Tim woke up tired. It was 10:30 before he forced himself out of bed. He'd lost most of his enthusiasm to begin this summer's adventure. It had been replaced by an irrational sense of anxiety, an unshakable dread that someone needed his help.
Believing it would just be a matter of time before he felt normal, Tim drove to the village of Anvil, to stock up on household supplies. He wandered through the grocery store, mechanically filling his cart.
As he loaded an essential case of beer, two nubile coeds, the type that annually spent the summer as local camp counselors, also stopped for some brew. Coeds were a main source of entertainment and a big reason Tim relished summers in these mountains. Women who loved Mother Nature were always eager for fun in the sun.
The freckled faced redhead smiled, and asked, "Where's the party?"
Both girls giggled.
Tim stared blankly at her blond friend for too long.
The young women walked away with two six packs and a case of the creeps. "What's your problem?
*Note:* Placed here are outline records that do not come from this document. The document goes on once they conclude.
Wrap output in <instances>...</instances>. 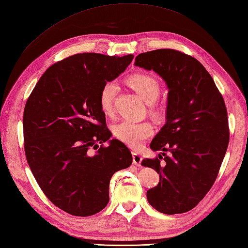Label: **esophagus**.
Instances as JSON below:
<instances>
[{"label": "esophagus", "instance_id": "esophagus-1", "mask_svg": "<svg viewBox=\"0 0 248 248\" xmlns=\"http://www.w3.org/2000/svg\"><path fill=\"white\" fill-rule=\"evenodd\" d=\"M141 162H142V157L140 156V154L135 153L134 152V153H133V163H134L137 167H140Z\"/></svg>", "mask_w": 248, "mask_h": 248}]
</instances>
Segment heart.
<instances>
[{"instance_id":"obj_1","label":"heart","mask_w":248,"mask_h":248,"mask_svg":"<svg viewBox=\"0 0 248 248\" xmlns=\"http://www.w3.org/2000/svg\"><path fill=\"white\" fill-rule=\"evenodd\" d=\"M130 85L135 89L144 101L153 104L160 94V85L150 74H134L129 78ZM118 91L116 81H108L101 88L99 93V106L104 113L110 114L113 111L114 100ZM114 134L120 141L137 148L143 140L153 134V126L149 123H136L124 119L114 126Z\"/></svg>"}]
</instances>
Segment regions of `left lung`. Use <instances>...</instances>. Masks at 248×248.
<instances>
[{"instance_id": "obj_1", "label": "left lung", "mask_w": 248, "mask_h": 248, "mask_svg": "<svg viewBox=\"0 0 248 248\" xmlns=\"http://www.w3.org/2000/svg\"><path fill=\"white\" fill-rule=\"evenodd\" d=\"M135 66L153 70L169 89L166 124L152 140L154 152H169L164 162L145 158L143 167L159 174L147 198L167 215L190 211L217 178L230 141L227 111L213 78L200 62L173 49L136 56Z\"/></svg>"}]
</instances>
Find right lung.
<instances>
[{
	"label": "right lung",
	"mask_w": 248,
	"mask_h": 248,
	"mask_svg": "<svg viewBox=\"0 0 248 248\" xmlns=\"http://www.w3.org/2000/svg\"><path fill=\"white\" fill-rule=\"evenodd\" d=\"M134 55L78 53L53 63L37 81L24 110V148L40 187L54 205L87 217L109 202L113 174L129 168L132 154L110 139L99 93ZM108 141V147L98 142ZM99 149L93 155L92 149Z\"/></svg>",
	"instance_id": "add662e5"
}]
</instances>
What a freak."
His own lack of responsiveness worried Tim. That was exactly the type of close encounter he longed for, excelled at, and had the notches on his bedpost to prove it. Opportunity rarely had to knock twice for Tim's lascivious exploitation to kick in.
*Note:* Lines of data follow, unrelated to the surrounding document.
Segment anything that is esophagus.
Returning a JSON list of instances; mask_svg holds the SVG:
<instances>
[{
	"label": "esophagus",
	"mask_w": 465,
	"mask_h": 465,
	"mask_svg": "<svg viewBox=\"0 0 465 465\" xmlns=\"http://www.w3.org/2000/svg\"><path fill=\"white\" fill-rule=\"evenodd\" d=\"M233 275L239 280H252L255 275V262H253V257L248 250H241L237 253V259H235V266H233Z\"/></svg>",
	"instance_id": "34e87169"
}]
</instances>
'What the hell's the matter with me?'
While he waited in the checkout line, a middle-aged couple walked in, obviously chatting in sign language. This unlocked a clue in Tim's memory, and he struggled to figure out why sign language suddenly felt so important.
His next stop was the village library, and about the only place in town he'd never been before. The library kept one book on American Sign Language. He grabbed it, and sat down at a table. The first chapter covered simple finger spelling. The second chapter explained common words. The book explained how signs could be verbs or nouns or whole phrases, depending how they were performed. The successive chapters depicted signs for common words in alphabetical order. However, Tim never made it past the letter 'C'. The sign for 'chair' looked so damn familiar. He knew he'd just seen it, but where? The lack of total recall was driving him crazy!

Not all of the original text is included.